:: Task requirements ::
Continue the forum thread about applying a column of anonymous functions to several DataFrame columns, picking up after its final line.

:: Document excerpt ::
§ §
Apply a column of anonymous functions for each column in a column subset

babaq · April 12, 2022, 7:37pm

Hi,

Suppose we have a DataFrame like this:

df = DataFrame(name='a':'c',x1=1:3,x2=[[1,2],[3,4],[5,6]],xfun=[x->x.-1,x->x.^2,x->x.^3])

I want to transform column x1 and x2 in df by apply each fun in xfun for the corresponding row of x1 and x2, I could use [:x1,:xfun]=>ByRow((x,f)->f(x))=>:x1, but what if there are 20 of these columns, is there other elegant way to achieve this?

The other way i can think of is to convert the columns to a Matrix, and broadcasting a vector of anonymous functions to the first dimention of the Matrix, but i don’t know if there is a generic apply function to broadcast?

Thanks,
Alex

bkamins · April 12, 2022, 8:42pm

julia> combine(df, vcat.(["x1", "x2"], "xfun") .=> ByRow((x,f) -> f(x)) => first)
§ §
:: Dataset ::
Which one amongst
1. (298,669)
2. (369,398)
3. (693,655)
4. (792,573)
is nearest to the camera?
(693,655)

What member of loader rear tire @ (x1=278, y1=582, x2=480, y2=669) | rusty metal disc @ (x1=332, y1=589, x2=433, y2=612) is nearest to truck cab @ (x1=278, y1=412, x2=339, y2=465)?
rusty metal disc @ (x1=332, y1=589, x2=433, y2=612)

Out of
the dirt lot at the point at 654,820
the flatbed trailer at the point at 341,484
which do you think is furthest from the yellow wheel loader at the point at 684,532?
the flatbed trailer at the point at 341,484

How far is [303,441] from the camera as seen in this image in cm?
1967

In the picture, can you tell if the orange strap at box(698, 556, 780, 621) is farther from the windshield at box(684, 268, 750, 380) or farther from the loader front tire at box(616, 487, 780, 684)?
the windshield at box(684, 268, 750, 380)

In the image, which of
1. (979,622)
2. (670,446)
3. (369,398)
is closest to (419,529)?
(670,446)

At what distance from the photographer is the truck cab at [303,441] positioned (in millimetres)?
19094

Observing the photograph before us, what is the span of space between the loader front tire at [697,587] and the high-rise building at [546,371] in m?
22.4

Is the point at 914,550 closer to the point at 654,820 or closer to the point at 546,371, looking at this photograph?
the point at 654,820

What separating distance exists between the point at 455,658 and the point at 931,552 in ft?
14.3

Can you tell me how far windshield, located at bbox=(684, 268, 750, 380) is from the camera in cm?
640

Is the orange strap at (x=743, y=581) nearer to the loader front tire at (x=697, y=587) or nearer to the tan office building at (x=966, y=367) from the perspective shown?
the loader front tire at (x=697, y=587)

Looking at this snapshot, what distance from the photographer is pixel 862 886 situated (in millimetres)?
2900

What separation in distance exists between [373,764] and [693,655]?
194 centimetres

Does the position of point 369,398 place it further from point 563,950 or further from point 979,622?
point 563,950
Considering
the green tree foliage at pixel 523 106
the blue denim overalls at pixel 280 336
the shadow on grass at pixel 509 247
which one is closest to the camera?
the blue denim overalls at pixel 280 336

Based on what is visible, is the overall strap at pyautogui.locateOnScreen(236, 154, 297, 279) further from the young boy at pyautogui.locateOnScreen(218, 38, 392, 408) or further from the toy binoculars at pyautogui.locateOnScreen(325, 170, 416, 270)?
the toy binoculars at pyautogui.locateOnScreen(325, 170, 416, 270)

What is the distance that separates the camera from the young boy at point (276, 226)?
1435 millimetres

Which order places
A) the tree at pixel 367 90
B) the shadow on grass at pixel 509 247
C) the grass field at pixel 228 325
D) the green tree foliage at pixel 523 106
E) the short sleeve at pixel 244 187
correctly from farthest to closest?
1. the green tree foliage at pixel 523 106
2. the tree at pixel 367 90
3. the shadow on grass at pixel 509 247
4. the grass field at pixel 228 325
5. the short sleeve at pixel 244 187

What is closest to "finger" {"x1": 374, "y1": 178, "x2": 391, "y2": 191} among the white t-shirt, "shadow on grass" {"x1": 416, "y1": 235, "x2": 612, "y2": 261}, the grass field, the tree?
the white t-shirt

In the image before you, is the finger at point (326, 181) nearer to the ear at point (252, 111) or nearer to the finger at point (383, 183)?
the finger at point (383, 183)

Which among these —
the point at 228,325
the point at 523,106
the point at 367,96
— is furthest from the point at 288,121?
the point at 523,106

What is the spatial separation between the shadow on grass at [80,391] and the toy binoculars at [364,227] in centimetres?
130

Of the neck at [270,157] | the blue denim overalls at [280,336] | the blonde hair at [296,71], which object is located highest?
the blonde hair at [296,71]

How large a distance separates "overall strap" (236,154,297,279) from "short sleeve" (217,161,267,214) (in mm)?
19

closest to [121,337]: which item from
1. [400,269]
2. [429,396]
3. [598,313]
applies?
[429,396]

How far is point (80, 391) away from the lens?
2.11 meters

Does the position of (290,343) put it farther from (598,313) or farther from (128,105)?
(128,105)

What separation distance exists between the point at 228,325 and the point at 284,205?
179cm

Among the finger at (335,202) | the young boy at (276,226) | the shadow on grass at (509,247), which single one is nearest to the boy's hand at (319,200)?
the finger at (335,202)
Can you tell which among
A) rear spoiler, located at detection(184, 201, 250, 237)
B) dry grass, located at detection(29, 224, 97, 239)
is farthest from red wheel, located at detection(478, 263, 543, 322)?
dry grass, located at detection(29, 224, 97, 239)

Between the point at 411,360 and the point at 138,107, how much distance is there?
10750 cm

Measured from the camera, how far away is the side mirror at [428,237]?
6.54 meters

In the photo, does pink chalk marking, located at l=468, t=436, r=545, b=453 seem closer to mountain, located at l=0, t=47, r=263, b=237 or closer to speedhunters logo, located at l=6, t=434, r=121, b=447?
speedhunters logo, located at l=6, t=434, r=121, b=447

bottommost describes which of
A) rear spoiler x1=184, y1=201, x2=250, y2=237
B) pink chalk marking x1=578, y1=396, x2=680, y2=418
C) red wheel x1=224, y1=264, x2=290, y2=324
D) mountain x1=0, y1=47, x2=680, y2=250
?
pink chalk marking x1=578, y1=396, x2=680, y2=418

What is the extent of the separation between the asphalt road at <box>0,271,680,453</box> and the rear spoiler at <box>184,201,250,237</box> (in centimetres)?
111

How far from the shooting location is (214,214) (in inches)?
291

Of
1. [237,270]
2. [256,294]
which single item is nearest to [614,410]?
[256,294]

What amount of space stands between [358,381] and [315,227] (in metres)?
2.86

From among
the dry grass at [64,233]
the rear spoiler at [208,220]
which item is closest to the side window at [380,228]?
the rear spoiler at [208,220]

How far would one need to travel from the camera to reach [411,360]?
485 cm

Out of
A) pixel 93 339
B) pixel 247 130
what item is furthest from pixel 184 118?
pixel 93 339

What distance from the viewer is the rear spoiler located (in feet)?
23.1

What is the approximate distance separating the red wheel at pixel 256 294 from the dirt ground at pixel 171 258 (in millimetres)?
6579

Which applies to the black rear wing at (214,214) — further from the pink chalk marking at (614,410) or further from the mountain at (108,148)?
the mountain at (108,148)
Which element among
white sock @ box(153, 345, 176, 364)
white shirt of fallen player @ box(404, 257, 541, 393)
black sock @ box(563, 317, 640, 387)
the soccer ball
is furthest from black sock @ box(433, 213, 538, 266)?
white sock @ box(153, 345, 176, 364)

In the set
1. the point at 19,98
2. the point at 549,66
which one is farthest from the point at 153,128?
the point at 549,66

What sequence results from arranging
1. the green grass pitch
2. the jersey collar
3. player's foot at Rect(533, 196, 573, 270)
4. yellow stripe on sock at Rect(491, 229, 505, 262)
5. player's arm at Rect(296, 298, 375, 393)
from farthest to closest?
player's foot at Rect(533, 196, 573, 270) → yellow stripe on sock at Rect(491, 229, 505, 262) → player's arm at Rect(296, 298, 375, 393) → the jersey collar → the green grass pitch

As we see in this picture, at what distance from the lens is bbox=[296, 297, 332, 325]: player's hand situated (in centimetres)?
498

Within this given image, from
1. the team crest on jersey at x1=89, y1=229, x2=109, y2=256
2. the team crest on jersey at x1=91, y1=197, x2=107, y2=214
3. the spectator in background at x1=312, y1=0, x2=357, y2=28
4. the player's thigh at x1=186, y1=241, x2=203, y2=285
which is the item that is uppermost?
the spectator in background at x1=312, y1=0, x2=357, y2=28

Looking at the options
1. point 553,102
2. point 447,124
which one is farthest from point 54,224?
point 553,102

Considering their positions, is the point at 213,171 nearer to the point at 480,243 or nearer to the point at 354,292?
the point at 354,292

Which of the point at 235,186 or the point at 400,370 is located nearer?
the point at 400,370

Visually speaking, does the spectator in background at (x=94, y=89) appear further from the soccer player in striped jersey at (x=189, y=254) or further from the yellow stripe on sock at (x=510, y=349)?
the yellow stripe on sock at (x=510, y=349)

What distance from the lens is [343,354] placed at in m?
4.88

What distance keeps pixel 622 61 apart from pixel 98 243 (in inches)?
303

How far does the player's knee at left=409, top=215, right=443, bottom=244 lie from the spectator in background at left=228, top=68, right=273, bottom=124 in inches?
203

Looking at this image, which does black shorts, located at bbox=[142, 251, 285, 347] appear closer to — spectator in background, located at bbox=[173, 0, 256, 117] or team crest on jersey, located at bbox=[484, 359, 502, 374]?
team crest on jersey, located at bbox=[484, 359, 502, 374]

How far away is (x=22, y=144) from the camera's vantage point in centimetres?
§ §
:: Solved exercise ::
3×2 DataFrame
 Row │ x1     x2
     │ Int64  Array…
─────┼───────────────────
   1 │     0  [0, 1]
   2 │     4  [9, 16]
   3 │    27  [125, 216]

and instead of ["x1", "x2"] provide an expression that generates the column names you want to include.

babaq · April 12, 2022, 11:37pm

Thanks, it’s exactly what i want. The transform version works too, like this:

transform(df, vcat.(["x1", "x2"], "xfun") .=> ByRow((x,f) -> f(x)) => first)

is there other different between these two?

bkamins · April 13, 2022, 7:28am

The differences are:

transform keeps all source columns always; combine only keeps columns specified in transformations;
transform requires output to have as many rows as input; combine allows any number of rows in output.

Other than that these functions interpret transformation specifications in the same way (i.e. the same engine processes both requests, but different additional constraints are added)

rocco_sprmnt21 · April 13, 2022, 3:57pm

just a slightly different way of combining things

cols=["x1", "x2"]
combine(df, ["xfun";cols]=>ByRow((f,x...)->f.(x))=>cols)

but above all to ask for information on the use of the first function instead of a list of names / symbols of columns in output.

PS

I wonder if and when it will also be possible to write something like this

combine(df, [cols;"xfun"]=>ByRow((x...,f)->f.(x))=>cols)

# so for the given df is possible to save some typing :-)

combine(df, 2:4=>ByRow((x...,f)->f.(x))=>2:3)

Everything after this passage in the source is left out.